Neuanfang am alten Ort

Neuanfang am alten Ort
Ausstellungsräume des Kunstmuseums Thurgau im Norden der Klosteranlage Kartause Ittingen | © Brigitta Hochuli

In der Antwort auf eine Interpellation legt die Regierung das Vorgehen in Sachen Kunstmuseum dar. Mit einem neuen Projekt und einer neuen Projektorganisation soll ein Neuanfang am bisherigen Standort lanciert werden.

Brigitta Hochuli

Seit einem Bundesgerichtsentscheid vom April 2015 sind Sanierung und Erweiterung des Kunstmuseums Thurgau gestoppt. Ursprünglich hätten für die Erweiterung 11,3 Millionen Franken aus dem Lotteriefonds entnommen werden sollen und waren für die Sanierung 4,6 Millionen Franken vom Grossen Rat bewillgt worden.

Im Mai 2015 wollten die Thurgauer Kantonsräte Peter Dransfeld, Kurt Egger, Alex Frei, Hans-Peter Grunder, Hermann Lei, Urs Martin und Klemenz Somm in einer Interpellation vom Regierungsrat wissen, wie es mit dem neuen Kunstmuseum weitergehe. Unter anderem verlangten sie Auskunft über bereits getätigte Zahlungen und künftige Finanzierung, über den Zeitplan, den Standort Ittingen, Architektur und Wirtschaftlichkeit sowie über ein künftiges Verhältnis zur Kartause Ittingen.

Bisherige Zahlungen

Insgesamt seien an die Stiftung Kartause Ittingen bisher 581‘458 Franken bezahlt worden, rekapituliert die Regierung in ihrer Antwort, und zwar 2011 für die Machbarkeitsstudie zur Erweiterung des Museums und 2012 für das Vorprojekt. Von der Stiftung vorfinanziert worden seien 869‘528 Franken. Diesbezüglich habe sich der Regierungsrat kürzlich mit dem Stiftungsrat geeinigt, dass diese Summe im Verhältnis von zwei Dritteln vom Kanton (579‘685 Franken aus dem Lotteriefonds) und von einem Drittel von der Stiftung (289‘842 Franken) bezahlt werde. Damit sei der Weg für einen Neuanfang geebnet.

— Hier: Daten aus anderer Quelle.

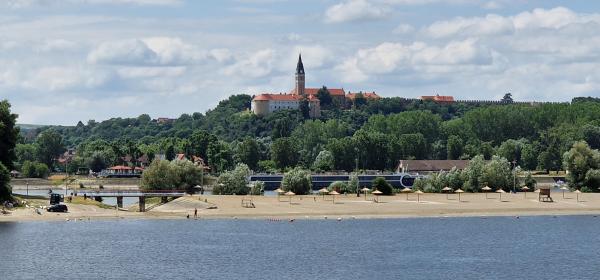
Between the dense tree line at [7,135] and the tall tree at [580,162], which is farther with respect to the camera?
the tall tree at [580,162]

Für ein Gutachten zur Submission und Anwaltskosten sowie für Aufwendung im Zusammenhang mit dem bundesgerichtlichen Verfahren sind insgesamt 70‘432 Franken bezahlt worden.

Neues Projekt mit öffentlichem Architekturwettbewerb

Der Neuanfang soll nach dem Willen der Regierung mit einem neuen Projekt und einer neuen Projektorganisation erfolgen. Erweise sich der Erweiterungsbau als nicht machbar, werde das Projekt auf die unumgängliche Sanierung des Museums reduziert. Vorgesehen ist ein neuer Projektwettbewerb. Sollten die Vorarbeiten für einen Erweiterungsbau erfolgreich sein, werde im Zug der weiteren Planung ein öffentlicher Architekturwettbewerb durchgeführt, so der Regierungsrat. Die Projektorganisation wird in den kommenden Monaten eingesetzt. Sie werde Qualität und Wirtschaftlichkeit garantieren

Standort Ittingen bewährt

An der Einbettung des Kunstmuseums in der Kartause Ittingen hält der Regierungsrat fest. Die Standortfrage des Kunstmuseums sei in den vergangenen Jahren fundiert geklärt worden. Alle Gremien (Groupe de réflexion, Steuergruppe, Beirat) seien immer wieder zum gleichen Schluss gekommen.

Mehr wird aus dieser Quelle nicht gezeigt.